SEAlang Library: Features for Teachers (preliminary guide, Spring 2006)

SEAlang Library: Features for Teachers

(Summer 2006)

Introduction

The SEAlang Library is a tool for teaching and research, as well as for student reference. The dictionary, corpus, and bitext resources are all capable of producing materials for classroom, testing, and study, as well as for helping the instructor gain fresh insight into the kinds of problems that students face.

Coverage The SEAlang Library will provide dictionaries, corpora, and (when available) bitext corpora for the national languages Thai, Burmese, Lao, Khmer, and Vietnamese, and dictionaries for Mon, Shan, and Karen.

Data contributions We are always eager to extend SEAlang Library coverage, so please get in touch if you have additional dictionaries or texts for any of these languages.

Other languages For 2006-2009, SEAlang is focusing on Southeast Asia’s non-roman scripts. We plan to begin adding roman-script SEA languages in 2009. However, if you have materials available in electronic form now, we are willing to add them.

Availability of features Library features will vary depending on underlying data resources. Our goal is to get existing texts on line as rapidly as possible, adding two languages per year, with one or two dictionaries per language. While we’re working with the best materials we could find, there are variations in quality. Still, each language makes the best use of available resources.

Design All of the SEAlang tools provide significant innovations in functionality, user-interface design, and in the display of potentially very large amounts of data. SEA language-specific features have been incorporated whenever possible. Please let us know if any additional features would be helpful.

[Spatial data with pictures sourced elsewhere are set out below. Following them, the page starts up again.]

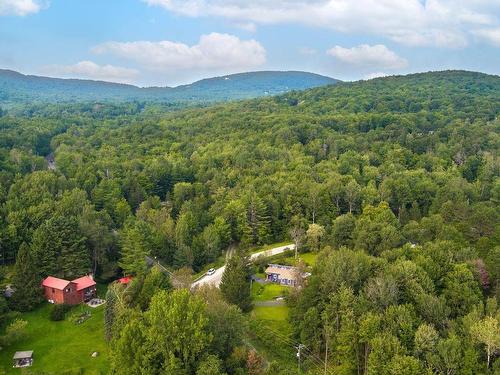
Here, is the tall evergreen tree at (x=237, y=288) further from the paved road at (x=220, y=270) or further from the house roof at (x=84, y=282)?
the house roof at (x=84, y=282)

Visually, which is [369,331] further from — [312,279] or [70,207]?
[70,207]

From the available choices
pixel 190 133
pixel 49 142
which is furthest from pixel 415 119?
pixel 49 142

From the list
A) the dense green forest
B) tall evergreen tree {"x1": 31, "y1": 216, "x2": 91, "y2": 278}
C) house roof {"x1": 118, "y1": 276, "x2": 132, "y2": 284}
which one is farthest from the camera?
tall evergreen tree {"x1": 31, "y1": 216, "x2": 91, "y2": 278}

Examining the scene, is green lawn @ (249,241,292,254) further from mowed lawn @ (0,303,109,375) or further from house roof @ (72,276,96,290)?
mowed lawn @ (0,303,109,375)

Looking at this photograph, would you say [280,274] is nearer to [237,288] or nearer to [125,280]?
[237,288]

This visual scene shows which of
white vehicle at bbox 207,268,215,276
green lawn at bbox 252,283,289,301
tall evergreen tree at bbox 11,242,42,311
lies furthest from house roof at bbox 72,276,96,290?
green lawn at bbox 252,283,289,301

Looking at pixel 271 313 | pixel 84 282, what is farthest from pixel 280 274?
pixel 84 282
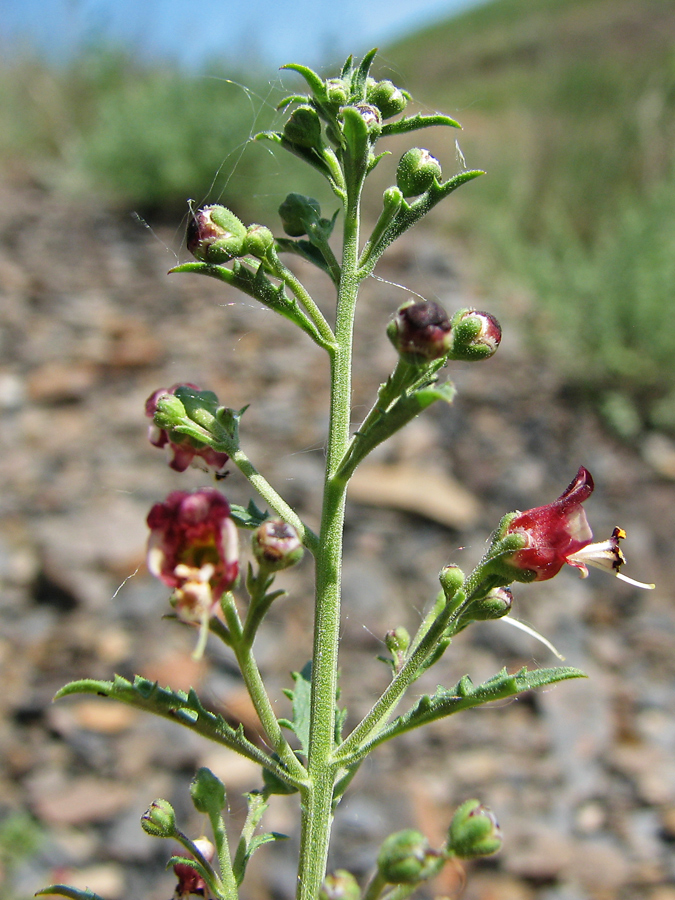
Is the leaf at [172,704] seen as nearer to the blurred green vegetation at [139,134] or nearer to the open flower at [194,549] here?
the open flower at [194,549]

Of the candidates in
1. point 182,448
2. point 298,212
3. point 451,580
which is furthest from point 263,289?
point 451,580

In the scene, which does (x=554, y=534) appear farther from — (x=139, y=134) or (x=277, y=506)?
(x=139, y=134)

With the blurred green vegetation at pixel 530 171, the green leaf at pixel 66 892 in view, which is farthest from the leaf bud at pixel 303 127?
the blurred green vegetation at pixel 530 171

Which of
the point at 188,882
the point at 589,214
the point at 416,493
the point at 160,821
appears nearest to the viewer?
the point at 160,821

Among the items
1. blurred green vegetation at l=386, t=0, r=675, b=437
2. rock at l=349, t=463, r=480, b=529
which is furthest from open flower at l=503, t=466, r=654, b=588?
rock at l=349, t=463, r=480, b=529

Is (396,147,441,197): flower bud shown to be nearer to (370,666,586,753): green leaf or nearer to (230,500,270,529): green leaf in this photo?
(230,500,270,529): green leaf

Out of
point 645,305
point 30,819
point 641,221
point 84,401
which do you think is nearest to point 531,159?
point 641,221
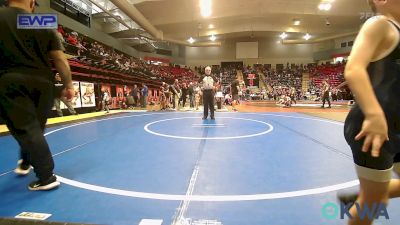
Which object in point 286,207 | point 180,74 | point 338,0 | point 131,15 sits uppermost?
point 338,0

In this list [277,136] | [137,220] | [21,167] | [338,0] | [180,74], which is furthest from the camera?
[180,74]

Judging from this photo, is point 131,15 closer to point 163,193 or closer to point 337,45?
point 163,193

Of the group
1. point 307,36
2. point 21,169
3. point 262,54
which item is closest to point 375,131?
point 21,169

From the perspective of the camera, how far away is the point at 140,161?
3.46 metres

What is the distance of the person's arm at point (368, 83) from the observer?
1.13m

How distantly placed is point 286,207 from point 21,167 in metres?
2.81

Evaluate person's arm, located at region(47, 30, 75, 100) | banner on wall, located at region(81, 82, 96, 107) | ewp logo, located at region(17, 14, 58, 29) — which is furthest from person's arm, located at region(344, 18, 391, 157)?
banner on wall, located at region(81, 82, 96, 107)

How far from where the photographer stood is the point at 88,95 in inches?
493

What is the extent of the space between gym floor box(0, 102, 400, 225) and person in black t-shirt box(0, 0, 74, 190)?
0.35 metres

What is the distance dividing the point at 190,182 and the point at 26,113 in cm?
169

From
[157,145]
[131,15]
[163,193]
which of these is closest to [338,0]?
[131,15]

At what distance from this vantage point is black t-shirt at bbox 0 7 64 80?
2.41m

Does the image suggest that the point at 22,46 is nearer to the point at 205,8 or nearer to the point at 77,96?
the point at 77,96

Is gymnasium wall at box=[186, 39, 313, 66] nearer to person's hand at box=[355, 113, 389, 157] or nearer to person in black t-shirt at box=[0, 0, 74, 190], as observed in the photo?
person in black t-shirt at box=[0, 0, 74, 190]
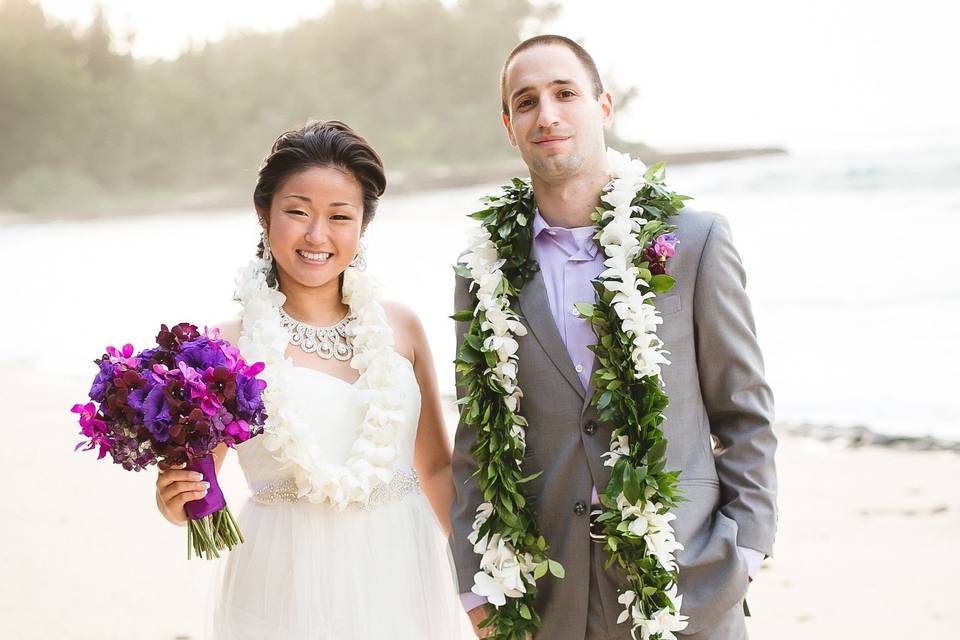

Extension The SEAlang Library is designed to allow ongoing extension and updates as new materials become available, and as you – the SEAlang user community – become interested in improving existing resources.

Tools 1: Dictionary

Searching The SEAlang Library’s digital dictionaries are not simply electronic equivalents of traditional print texts. Rather, they allow many kinds of searches that printed books are not capable of providing. These include:

Phonemic approximation. Students frequently have trouble identifying contrasts in tone, vowel length, vowel value, nasalization, voicing, and aspiration. The approximation tools let students sidestep pitfalls in searching, and let the instructor extract minimum contrast sets for drill and practice.
Orthographic aproximation. Languages with extensive character sets (especially Khmer and Thai) are difficult for students. Loanwords that use irregular spellings are a particular challenge. The approximation tool lets the student find words he or she almost knows how to spell, and lets the instructor extract all instances of well-known pitfalls (e.g. Thai’s leading ทร- or final -จ).
Combined/restricted approximations. Phonemic and orthographic approximation can be combined to generate particular forms of irregular spelling. For example, a search for Thai .*ล with phonetic .*n yields all words in which final ‘l’ is realized as ‘n.’
Vernacular phonetics. In some cases SEA languages have local phonetic systems, used in vernacular monolingual dictionaries. We support such searches when applicable (in particular, for Thai). .
Reverse searches. English reverse searches (of the definition content) are supported.
Derivational expansion in reverse searching. Approximate matching can also be used to expand search targets to include derived forms; e.g. house expands to house, houses, housing, and housed.
Restriction by tags: POS, etymology, usage, subject. All internal dictionary tagging information can be used either to restrict a search (e.g. to verbs only), or to retrieve all items of a particular variety (e.g. all items tagged as ‘polite’). This is very helpful in preparing to discuss grammar, syntax, social register, and the like.
Compound segmentation. We segment (nearly) all compounds, and link each component to the proper head so that the student can track the compound back to its components. The exceptions are words derived from glossaries, rather than conventional dictionaries.
Data mining. The set of compounds included under a given headword usually represent only a fraction of actual headword appearances (especially in conservative dictionaries that only list compound led by the headword). We dynamically build each headword’s complete set of compounds, and separate the list into leading, trailing, and embedded items. The same exception for words from glossaries applies.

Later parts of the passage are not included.